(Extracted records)
━━━━━━━━━━

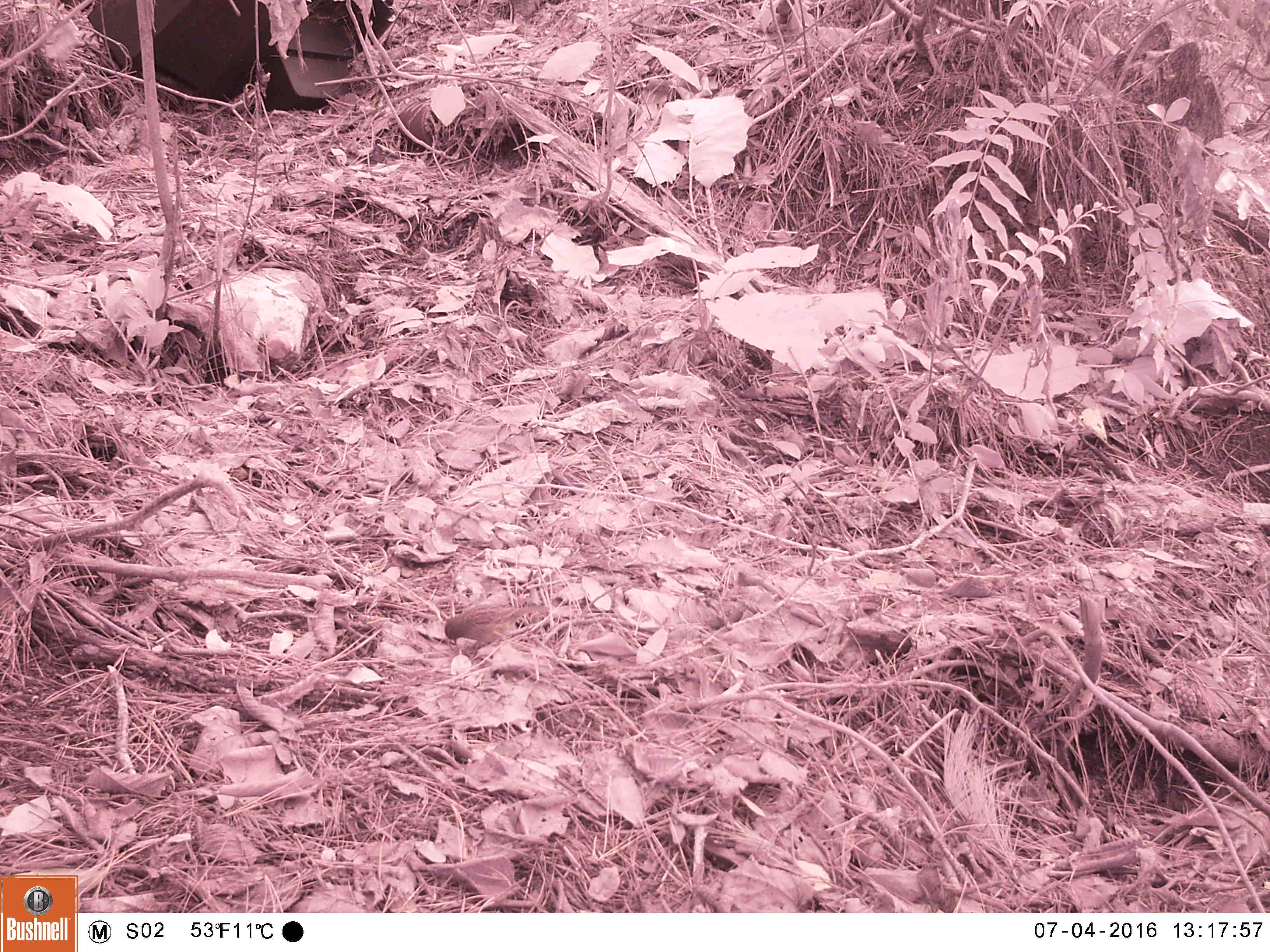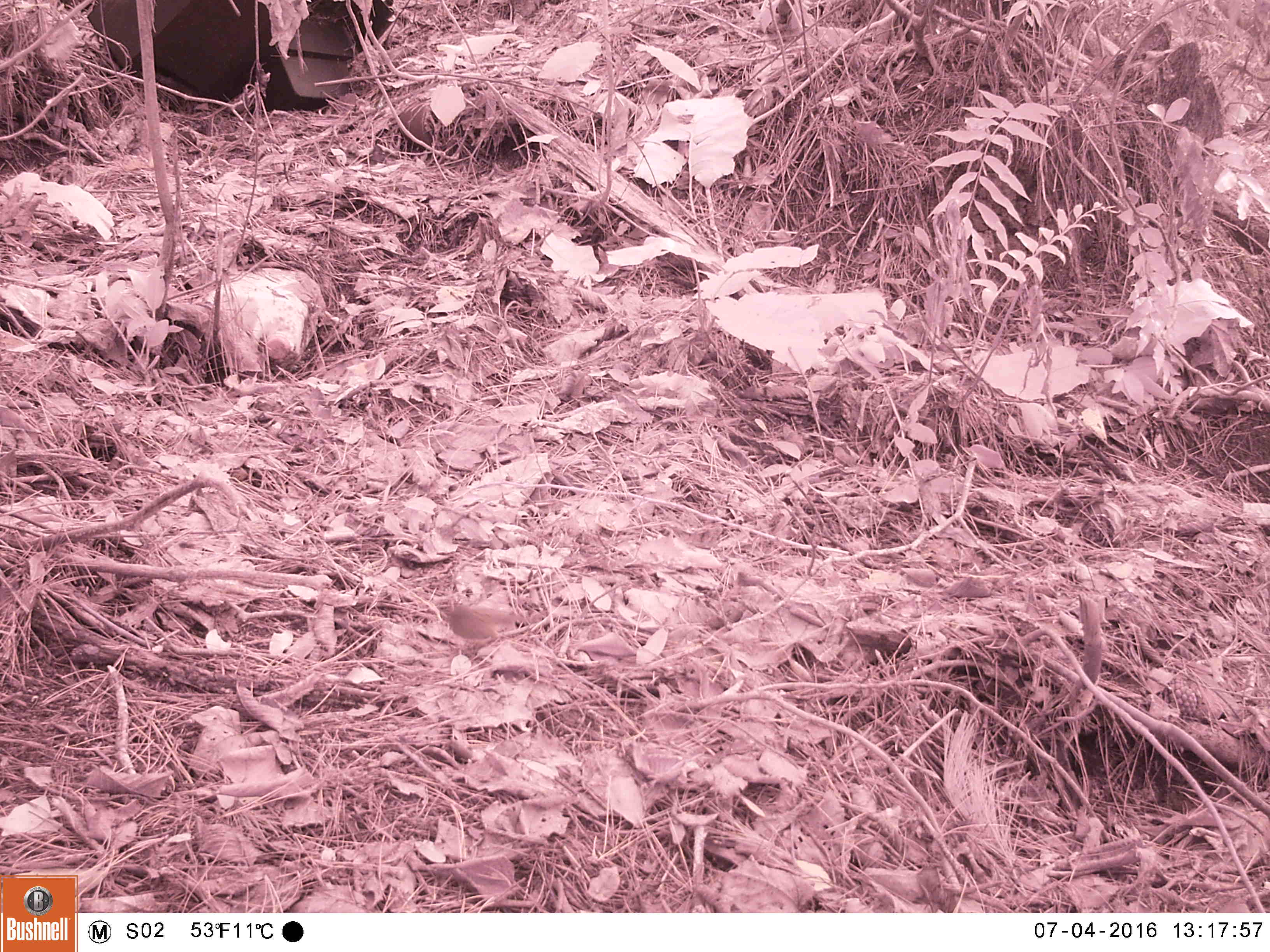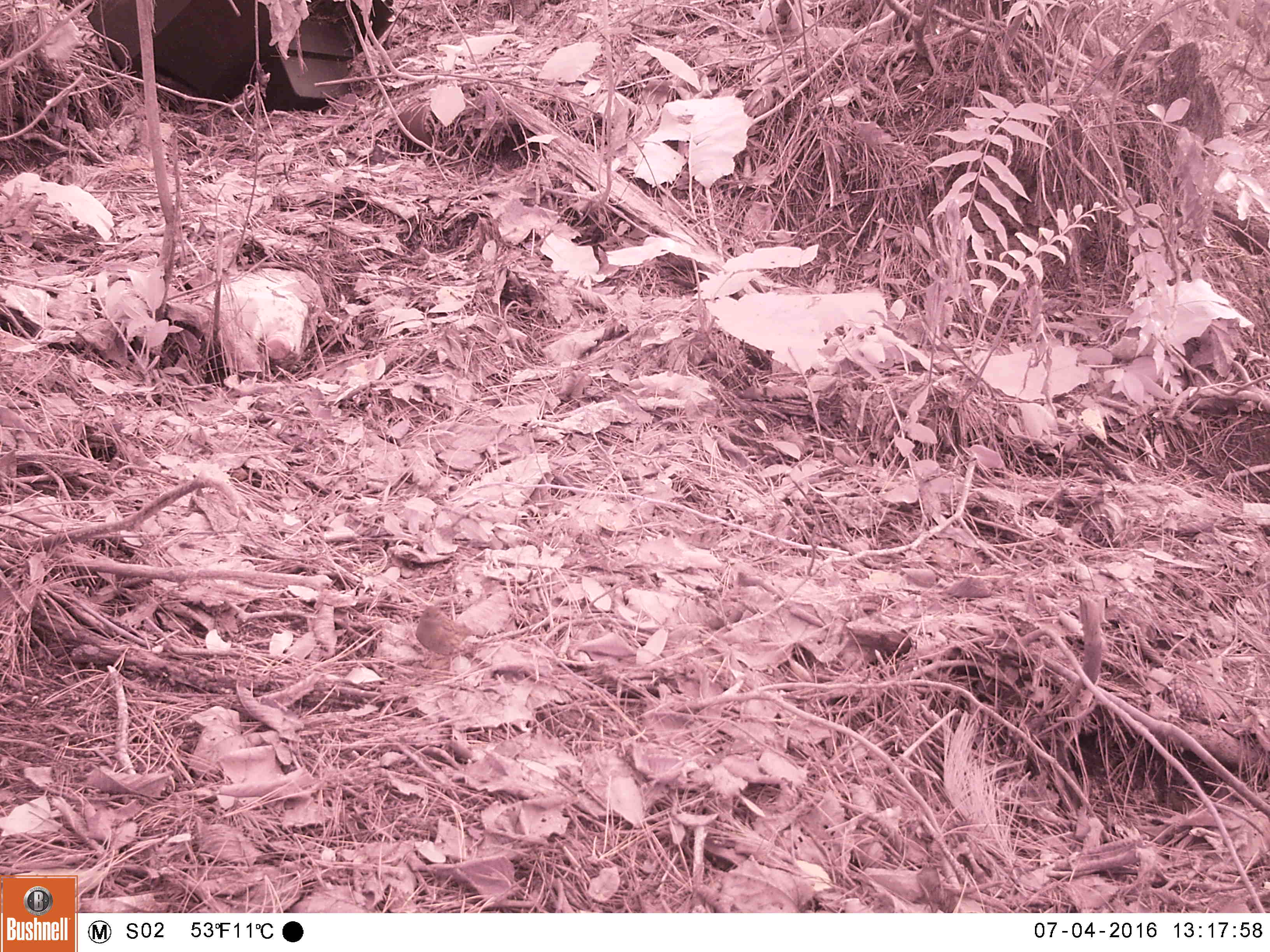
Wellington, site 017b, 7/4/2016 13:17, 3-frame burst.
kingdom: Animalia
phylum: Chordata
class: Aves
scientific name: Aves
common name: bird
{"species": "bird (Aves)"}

━━━━━━━━━━

▶ What is expected
Apart from the pictures, return the records exactly.

▶ Result
Wellington, site 017b, 7/4/2016 13:17, 3-frame burst.
kingdom: Animalia
phylum: Chordata
class: Aves
scientific name: Aves
common name: bird
{"species": "bird (Aves)"}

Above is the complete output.